• _WHAT IS EXPECTED_: Rewrite the stretch of records from the line containing "At what distance from the photographer is the" through the line containing "3.12 meters", changing "orange wood accent panel" to "orange wooden panel" and leaving everything else as is.

• _DATA LINES_:

==========

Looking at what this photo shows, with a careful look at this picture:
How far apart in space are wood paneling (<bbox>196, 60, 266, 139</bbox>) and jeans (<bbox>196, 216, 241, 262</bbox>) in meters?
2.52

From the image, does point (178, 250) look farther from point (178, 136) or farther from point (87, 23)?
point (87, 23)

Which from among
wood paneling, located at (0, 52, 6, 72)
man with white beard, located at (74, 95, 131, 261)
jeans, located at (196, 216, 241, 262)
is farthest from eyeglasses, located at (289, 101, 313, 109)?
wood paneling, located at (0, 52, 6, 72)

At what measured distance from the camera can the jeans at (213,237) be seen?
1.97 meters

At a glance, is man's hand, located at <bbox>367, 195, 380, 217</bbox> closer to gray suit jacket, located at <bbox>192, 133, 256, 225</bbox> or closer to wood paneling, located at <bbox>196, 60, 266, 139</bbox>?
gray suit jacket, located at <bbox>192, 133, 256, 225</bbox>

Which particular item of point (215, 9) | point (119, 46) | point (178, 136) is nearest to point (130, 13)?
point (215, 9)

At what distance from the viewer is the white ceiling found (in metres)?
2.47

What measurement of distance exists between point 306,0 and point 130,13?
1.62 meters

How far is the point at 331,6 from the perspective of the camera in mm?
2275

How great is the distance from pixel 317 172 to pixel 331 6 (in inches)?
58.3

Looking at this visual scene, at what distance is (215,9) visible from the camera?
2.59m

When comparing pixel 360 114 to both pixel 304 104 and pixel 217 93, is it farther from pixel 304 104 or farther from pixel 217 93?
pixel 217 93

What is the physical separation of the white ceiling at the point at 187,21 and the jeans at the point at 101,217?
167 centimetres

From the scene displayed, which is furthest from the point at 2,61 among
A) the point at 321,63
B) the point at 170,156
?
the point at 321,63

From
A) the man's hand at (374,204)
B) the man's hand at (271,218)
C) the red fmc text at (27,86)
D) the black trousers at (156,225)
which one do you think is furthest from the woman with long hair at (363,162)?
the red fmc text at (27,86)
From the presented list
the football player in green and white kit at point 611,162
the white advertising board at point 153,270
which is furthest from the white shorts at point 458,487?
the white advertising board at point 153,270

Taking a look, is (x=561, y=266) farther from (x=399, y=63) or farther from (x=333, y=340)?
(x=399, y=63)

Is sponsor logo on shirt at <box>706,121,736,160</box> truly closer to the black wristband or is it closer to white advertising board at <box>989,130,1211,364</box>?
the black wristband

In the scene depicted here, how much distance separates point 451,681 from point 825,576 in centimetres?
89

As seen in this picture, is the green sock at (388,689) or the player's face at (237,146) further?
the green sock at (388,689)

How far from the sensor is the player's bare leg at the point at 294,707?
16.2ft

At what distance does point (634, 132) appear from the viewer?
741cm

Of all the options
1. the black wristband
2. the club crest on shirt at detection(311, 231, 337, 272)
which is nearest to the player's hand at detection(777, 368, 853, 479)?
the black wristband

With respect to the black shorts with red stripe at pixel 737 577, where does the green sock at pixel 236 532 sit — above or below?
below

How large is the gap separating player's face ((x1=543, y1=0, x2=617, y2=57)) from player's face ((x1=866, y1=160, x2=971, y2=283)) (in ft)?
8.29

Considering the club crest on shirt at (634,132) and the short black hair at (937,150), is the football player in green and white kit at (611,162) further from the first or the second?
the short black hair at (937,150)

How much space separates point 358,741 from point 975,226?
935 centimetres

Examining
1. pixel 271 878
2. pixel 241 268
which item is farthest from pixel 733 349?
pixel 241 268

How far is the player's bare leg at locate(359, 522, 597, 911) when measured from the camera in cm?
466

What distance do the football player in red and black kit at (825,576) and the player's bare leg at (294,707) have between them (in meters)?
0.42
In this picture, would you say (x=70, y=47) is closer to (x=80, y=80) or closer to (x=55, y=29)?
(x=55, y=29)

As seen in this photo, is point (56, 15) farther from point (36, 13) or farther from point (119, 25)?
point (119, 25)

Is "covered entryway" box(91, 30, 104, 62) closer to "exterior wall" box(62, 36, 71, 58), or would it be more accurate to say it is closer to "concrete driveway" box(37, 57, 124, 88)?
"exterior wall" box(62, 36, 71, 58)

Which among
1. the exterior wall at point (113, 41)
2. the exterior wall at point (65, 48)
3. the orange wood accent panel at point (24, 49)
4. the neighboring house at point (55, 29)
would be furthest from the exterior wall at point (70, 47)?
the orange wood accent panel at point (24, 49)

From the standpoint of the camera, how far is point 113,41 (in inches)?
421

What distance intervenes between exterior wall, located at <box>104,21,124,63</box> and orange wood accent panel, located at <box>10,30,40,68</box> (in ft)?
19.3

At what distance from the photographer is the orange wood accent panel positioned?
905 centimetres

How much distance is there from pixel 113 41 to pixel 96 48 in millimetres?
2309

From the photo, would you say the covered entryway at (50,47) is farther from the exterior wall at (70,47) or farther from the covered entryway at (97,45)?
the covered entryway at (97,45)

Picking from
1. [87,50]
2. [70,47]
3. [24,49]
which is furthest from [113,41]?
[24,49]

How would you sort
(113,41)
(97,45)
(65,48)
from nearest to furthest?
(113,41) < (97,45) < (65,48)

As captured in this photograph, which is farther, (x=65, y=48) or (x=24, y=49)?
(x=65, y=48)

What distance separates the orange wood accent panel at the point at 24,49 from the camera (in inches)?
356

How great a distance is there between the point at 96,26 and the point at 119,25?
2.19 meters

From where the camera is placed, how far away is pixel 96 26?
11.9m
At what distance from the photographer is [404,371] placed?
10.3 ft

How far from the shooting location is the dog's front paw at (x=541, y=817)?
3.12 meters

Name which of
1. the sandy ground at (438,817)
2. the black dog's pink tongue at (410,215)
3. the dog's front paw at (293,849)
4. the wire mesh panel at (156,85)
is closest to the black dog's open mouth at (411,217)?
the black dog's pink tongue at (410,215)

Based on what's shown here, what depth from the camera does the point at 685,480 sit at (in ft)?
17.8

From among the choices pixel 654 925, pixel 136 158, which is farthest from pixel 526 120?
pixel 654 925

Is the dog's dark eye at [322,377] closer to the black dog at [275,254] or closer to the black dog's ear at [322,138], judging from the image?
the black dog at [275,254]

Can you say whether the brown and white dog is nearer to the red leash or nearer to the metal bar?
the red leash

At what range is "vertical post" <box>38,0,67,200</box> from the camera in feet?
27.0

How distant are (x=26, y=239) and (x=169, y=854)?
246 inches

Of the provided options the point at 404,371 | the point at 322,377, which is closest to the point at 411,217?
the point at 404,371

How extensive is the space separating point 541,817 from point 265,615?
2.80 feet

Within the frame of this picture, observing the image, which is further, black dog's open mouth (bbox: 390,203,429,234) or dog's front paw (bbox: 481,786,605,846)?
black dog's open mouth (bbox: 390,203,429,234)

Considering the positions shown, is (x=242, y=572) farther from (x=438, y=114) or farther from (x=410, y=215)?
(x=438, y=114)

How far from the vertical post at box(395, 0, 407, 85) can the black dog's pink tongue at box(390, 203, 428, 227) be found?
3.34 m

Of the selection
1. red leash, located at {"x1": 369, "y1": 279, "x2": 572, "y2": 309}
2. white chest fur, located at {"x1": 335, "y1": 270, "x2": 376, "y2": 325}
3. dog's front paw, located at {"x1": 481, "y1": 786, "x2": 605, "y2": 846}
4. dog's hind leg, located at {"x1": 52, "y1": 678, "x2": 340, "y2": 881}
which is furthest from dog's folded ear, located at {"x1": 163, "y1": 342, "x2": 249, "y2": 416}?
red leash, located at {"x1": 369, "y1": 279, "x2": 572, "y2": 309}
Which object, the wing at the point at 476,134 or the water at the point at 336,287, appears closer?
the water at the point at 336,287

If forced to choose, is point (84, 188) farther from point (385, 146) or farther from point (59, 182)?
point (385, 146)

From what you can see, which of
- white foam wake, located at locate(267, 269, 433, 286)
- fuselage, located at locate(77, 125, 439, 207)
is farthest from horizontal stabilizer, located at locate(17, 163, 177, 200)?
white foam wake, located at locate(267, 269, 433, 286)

==========

• _SOLUTION_:
At what distance from the photographer is the orange wooden panel positioned?
905 centimetres

How much distance is there from pixel 113 41 to pixel 96 48 in millimetres?
2309

From the photo, would you say the covered entryway at (50,47) is farther from the exterior wall at (70,47) or farther from the covered entryway at (97,45)?
the covered entryway at (97,45)

Picking from
1. [87,50]
2. [70,47]
3. [24,49]
which is furthest from [113,41]?
[24,49]

How would you sort
(113,41)
(97,45)
(65,48)
from nearest to furthest?
(113,41) < (97,45) < (65,48)

As captured in this photograph, which is farther, (x=65, y=48) or (x=24, y=49)?
(x=65, y=48)

What distance separates the orange wooden panel at the point at 24,49 from the camera (in inches)?
356

How great a distance is there between the point at 96,26 and the point at 119,25?
2.19 meters

From where the camera is placed, how far away is pixel 96 26?
11.9m
At what distance from the photographer is [404,371] placed?
10.3 ft

How far from the shooting location is the dog's front paw at (x=541, y=817)?
3.12 meters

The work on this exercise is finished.